====== ИСХОДНЫЙ ТЕКСТ

В Шанхае первое, что невольно обратило мое внимание, было грубое, чтоб не сказать зверское обращение европейцев с сынами приютившего их Срединного царства. Лодочник, который довез меня с парохода до пресловутого «Astor-house'a»[83 - «Astor-house» – гостиница «Астор».], требовал уплаты, и так как у меня не было мелочи, то я поручил хозяину гостиницы удовлетворить его, то есть дать ему условленные два шиллинга. Китайцу я показал при этом два пальца и особу хозяина, за которым тот и последовал, понимая, в чем дело. Но каково же было мое удивление и отчасти негодование, когда через три-четыре минуты я увидел моего лодочника спасающимся во все лопатки от «директора» гостиницы, который, оттаскав его за косу, гнался еще за ним с бильярдным кием, нанося по временам удары.

============
====== ВЫДЕРЖКА ИЗ ДАННЫХ

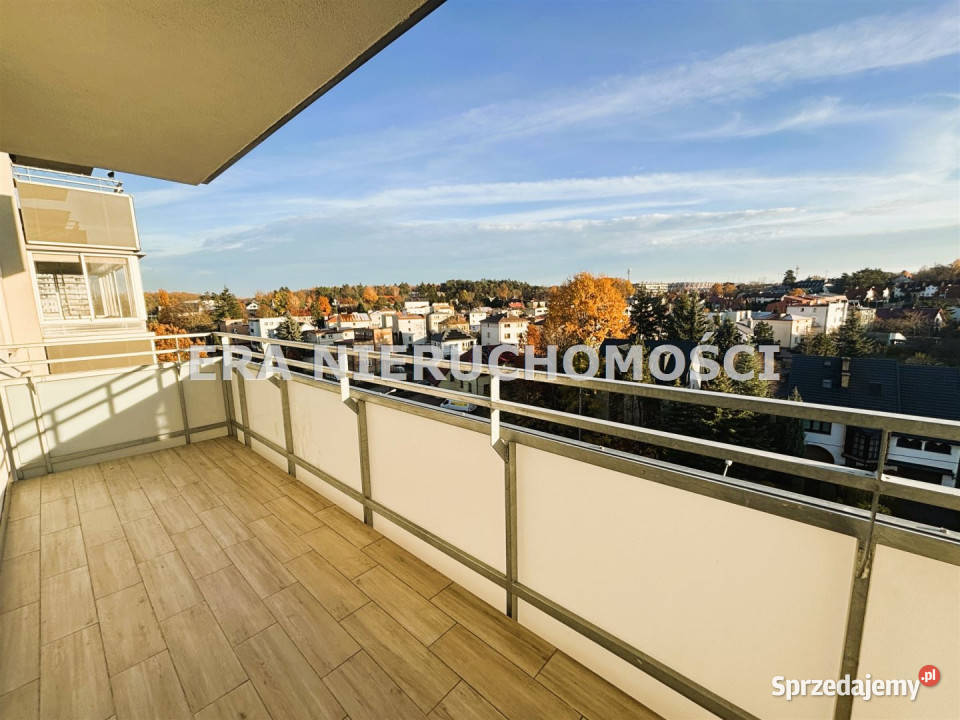 Mieszkanie na sprzedaż 4194m2 2pok Białystok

============

§ НАБОР ЗАДАНИЙ
(1) Ответьте на вопросы по отрывку о Шанхае:
(а) Как называлась гостиница, к которой лодочник доставил путешественника с парохода?
(б) Какую плату условились дать лодочнику?
(в) Чем директор гостиницы наносил удары лодочнику во время погони?
(2) Повторите фрагмент отрывка о Шанхае, начиная со слов «В Шанхае первое, что» и продолжая до слов «по временам удары.».

§ СПИСОК РЕШЕНИЙ
(1)
(а) Гостиница называлась «Astor-house».
(б) Лодочнику условились дать два шиллинга.
(в) Директор гостиницы наносил удары бильярдным кием.

(2)
В Шанхае первое, что невольно обратило мое внимание, было грубое, чтоб не сказать зверское обращение европейцев с сынами приютившего их Срединного царства. Лодочник, который довез меня с парохода до пресловутого «Astor-house'a»[83 - «Astor-house» – гостиница «Астор».], требовал уплаты, и так как у меня не было мелочи, то я поручил хозяину гостиницы удовлетворить его, то есть дать ему условленные два шиллинга. Китайцу я показал при этом два пальца и особу хозяина, за которым тот и последовал, понимая, в чем дело. Но каково же было мое удивление и отчасти негодование, когда через три-четыре минуты я увидел моего лодочника спасающимся во все лопатки от «директора» гостиницы, который, оттаскав его за косу, гнался еще за ним с бильярдным кием, нанося по временам удары.